The woman nodded to herself. "And the scientific community, specifically all of the science advisors at the presentation today, they agree with the interpretation of the data on those points?"
"They do," Sarah said.
"And you know this because you had spoken with them beforehand, yes?" she asked.
"Yes," Sarah said again. A bead of sweat trickled down her side. She hadn't meant to admit that.
They had wondered how many leaders would question the science. They'd used the latest behavioral psychology and persuasion research to shape the presentation, but the debate had raged on whether the risk to the reputation of the scientific method was worth it. It was actually the insights of the security council science advisors that had finally won the day. They had been confident that the leaders who were smart enough to understand the science were smart enough to understand that this may be Earth's last chance. The sunk cost fallacy and political pragmatism should be strong enough to hold them all to the course of action once a commitment was made. The risk was all in these early days.

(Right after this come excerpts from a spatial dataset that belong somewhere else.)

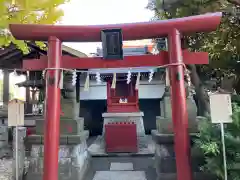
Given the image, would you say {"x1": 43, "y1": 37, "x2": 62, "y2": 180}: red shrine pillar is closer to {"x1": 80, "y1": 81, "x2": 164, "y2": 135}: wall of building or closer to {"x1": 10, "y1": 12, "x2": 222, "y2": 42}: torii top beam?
{"x1": 10, "y1": 12, "x2": 222, "y2": 42}: torii top beam

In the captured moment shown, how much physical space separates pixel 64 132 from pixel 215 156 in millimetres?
3605

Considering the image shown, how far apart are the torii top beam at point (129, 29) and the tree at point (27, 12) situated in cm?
33

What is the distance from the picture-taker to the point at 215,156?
444cm

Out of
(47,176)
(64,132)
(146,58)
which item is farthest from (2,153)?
(146,58)

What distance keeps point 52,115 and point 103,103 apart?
10.9 meters

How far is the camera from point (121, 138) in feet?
33.1

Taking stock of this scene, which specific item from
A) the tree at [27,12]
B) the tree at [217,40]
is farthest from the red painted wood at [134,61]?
the tree at [217,40]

The silence stretched across the cheap Formica hotel table. Sara could see the woman working through the moral dilemma in her mind, just like she had. She could almost feel the strain of the ethical gymnastics she was forcing on her.
Finally, the woman leaned back in her seat and looked up at her again. "I'm impressed. I've never seen them agree on anything."
Sara took advantage of the sliver of hope she was offering. "When the future of humanity is at stake you'd hope that people would put their differences aside and do what's needed. The stakes are the same with or without the alien premise," she said.
The woman knocked back her whiskey in one hit and slammed it down on the table. "I guess we'd better go starve some malevolent gas-based life forms then. A cold war for our generation."
Sara raised her glass. "A new cold war."
The End
This story was first published on Tuesday, April 23rd, 2019


Climate change looms large in my mind often, but there were several events that led me to this story in particular. One was seeing "Anote's Ark"--a brilliant documentary about the catastrophic sea-level rise faced in Kiribati and its former President's efforts to find a way to protect his people. Another was attending an event organized by Track Zero--Arts Inspiring Climate Action, where the audience heard from climate scientists presenting the latest research and artists with related projects in the one session. It was a fantastic opportunity to get inspiration from both hard data and a variety of striking visual representations. Finally, I wrote an earlier version of the story in response to a competition prompt "Nothing but hot air," which seemed particularly apt when thinking about some of the political approaches to the issue. Speculative fiction is unique in its ability to explore possible futures to help society process the issues we face now. "Cli-Fi" is an area I am continuing to explore in the Young Adult novel I'm revising now. Thanks for reading!